**Liste des tâches:**
1. Mettez à jour le passage de l'article sur Julien Bonvin compris entre « Julien Bonvin a passé » et « a été totale. » inclus, en remplaçant « dimanche matin » par « samedi matin », puis donnez ce passage en entier.
2. Poursuivez l'article sur Julien Bonvin à partir de sa dernière phrase.

**Extrait du document:**
----

En 49”19, Julien Bonvin a encore fait rêver le Valais

Julien Bonvin a passé une nuit agitée après sa qualification dimanche matin pour les demi-finales du 400 mètres haies aux championnats du monde de Budapest. En manque de récupération et d’énergie, il a terminé avec un chrono en 49”75, soit plus d’une demi-seconde plus lent que ses 49”19 de la veille. Mais l’important était ailleurs: la prise d’expérience a été totale.

La vue était belle sur les hauteurs de Sierre. Armé de chaussures de marche et d’un petit coupe-vent, Julien Bonvin pose sur un rocher pour immortaliser le moment laissant clairement visibles les cimes montagneuses à l’horizon. Les Anglais auraient légendé la photo avec un sec “Hammer Time”. Comprenez: ça va faire mal. Julien, lui, s’est contenté de marquer le décompte jusqu’à son entrée en lice à Budapest. Le reste du message, il fallait alors peut-être le percevoir dans l’image. Et dans le genre, le Sierrois maîtrise parfaitement les happenings; il se savait capable de grandes surprises et il l’a fait savoir – à sa manière, avec intelligence, douceur et même une pointe de tendresse. Bien sûr cette méthode contraste en tous points avec les déclarations tapageuses à l’américaine, provocatrices et sensationnalistes. Mais on le comprend rapidement, la méthode reste propre à chacun.

----

**Jeu de données:**
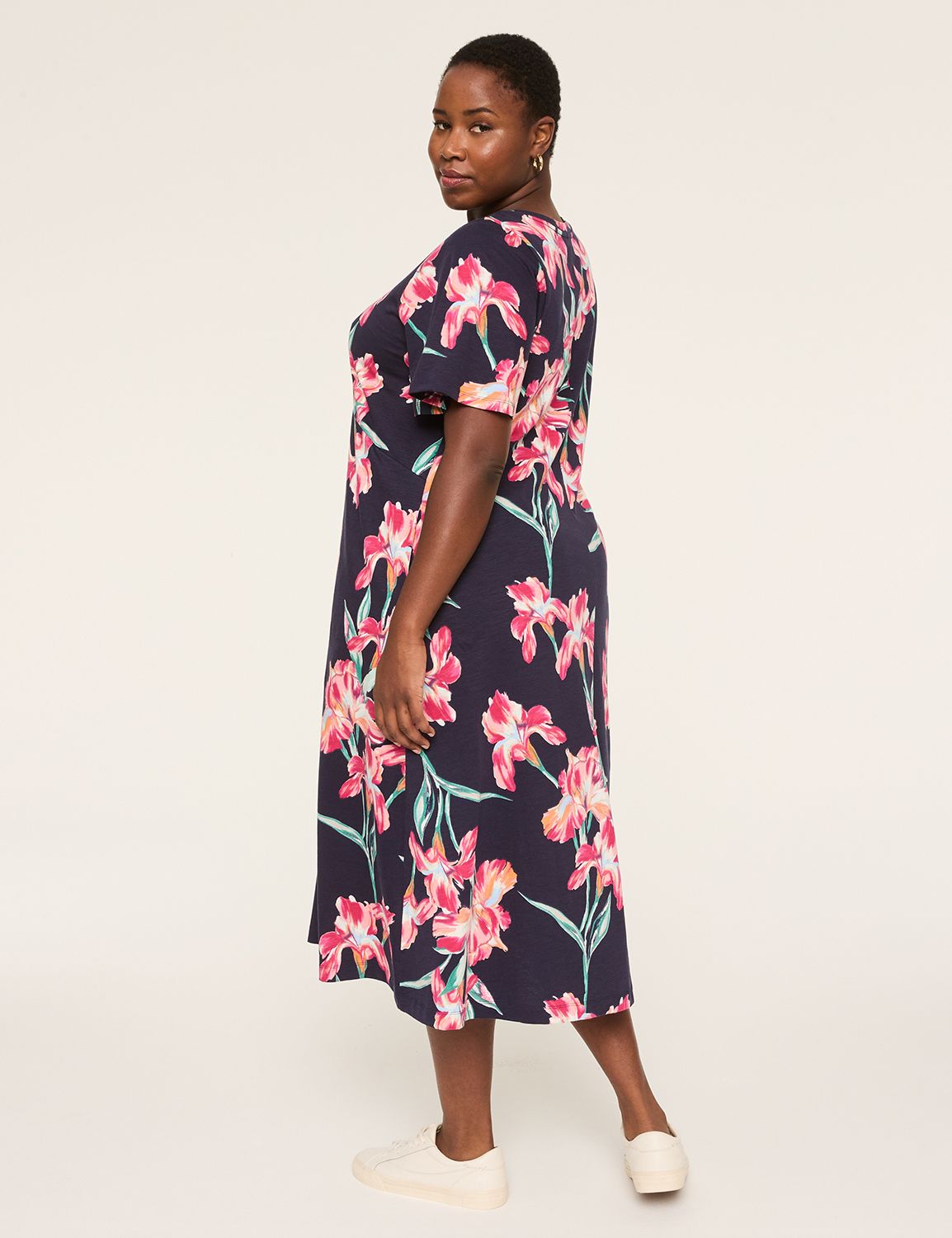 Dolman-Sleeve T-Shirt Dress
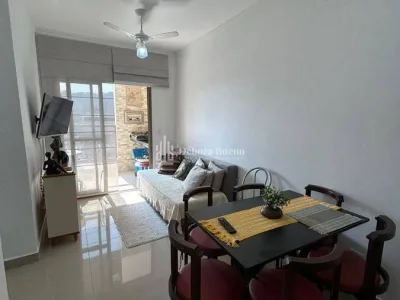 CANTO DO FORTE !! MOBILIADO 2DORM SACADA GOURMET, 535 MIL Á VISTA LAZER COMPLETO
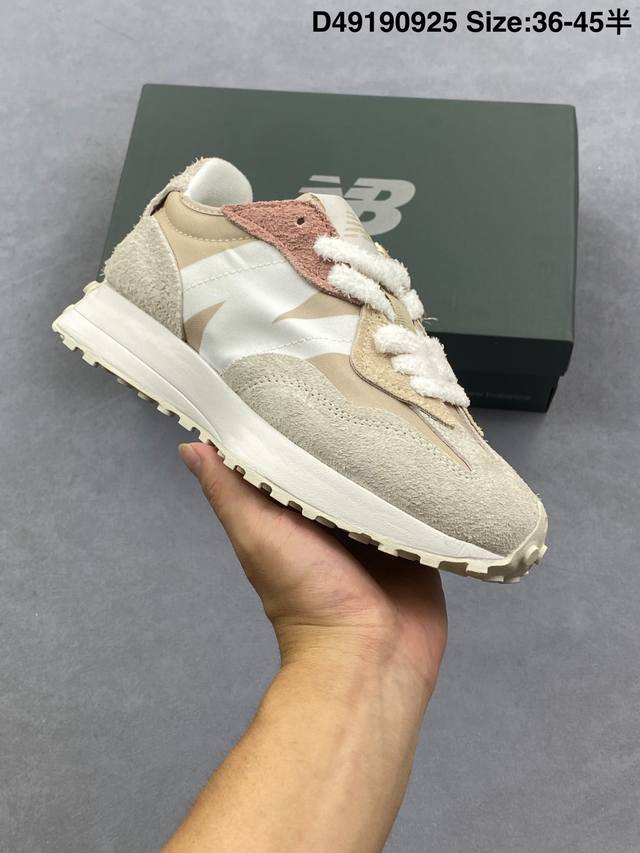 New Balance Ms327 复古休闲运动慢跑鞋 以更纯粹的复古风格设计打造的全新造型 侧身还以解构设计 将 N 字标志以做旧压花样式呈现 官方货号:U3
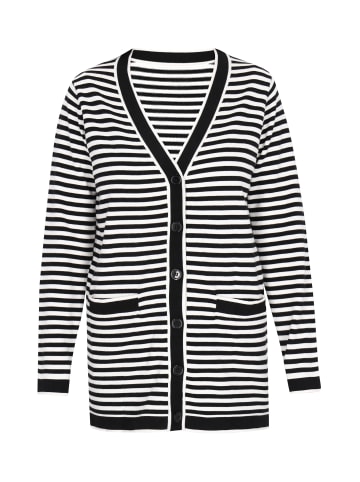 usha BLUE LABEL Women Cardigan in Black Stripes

----

**Réponses:**
1.
Julien Bonvin a passé une nuit agitée après sa qualification samedi matin pour les demi-finales du 400 mètres haies aux championnats du monde de Budapest. En manque de récupération et d’énergie, il a terminé avec un chrono en 49”75, soit plus d’une demi-seconde plus lent que ses 49”19 de la veille. Mais l’important était ailleurs: la prise d’expérience a été totale.

2.
Pour des questions de climat – nettement plus sec en Valais qu’à Budapest, pour les mêmes températures caniculaires –, Julien Bonvin et son entraîneur ont pris le pas d’ajuster les derniers réglages dans leur Sierre natale. Ils peuvent d’ailleurs désormais se le permettre; le complexe sportif d’Ecossia est désormais au service du sport d’élite. Inauguré en 2019 après huit ans de travaux, il dispose des structures adéquates pour le sport d’élite. Et pour cette petite ville de 15’000 habitants, l’investissement a été colossal. «C’est aussi une manière de montrer aux autres qu’il est possible de rêver grand dans une toute petite ville», lâche le hurdler.

«Il est possible de rêver grand dans une toute petite ville comme Sierre»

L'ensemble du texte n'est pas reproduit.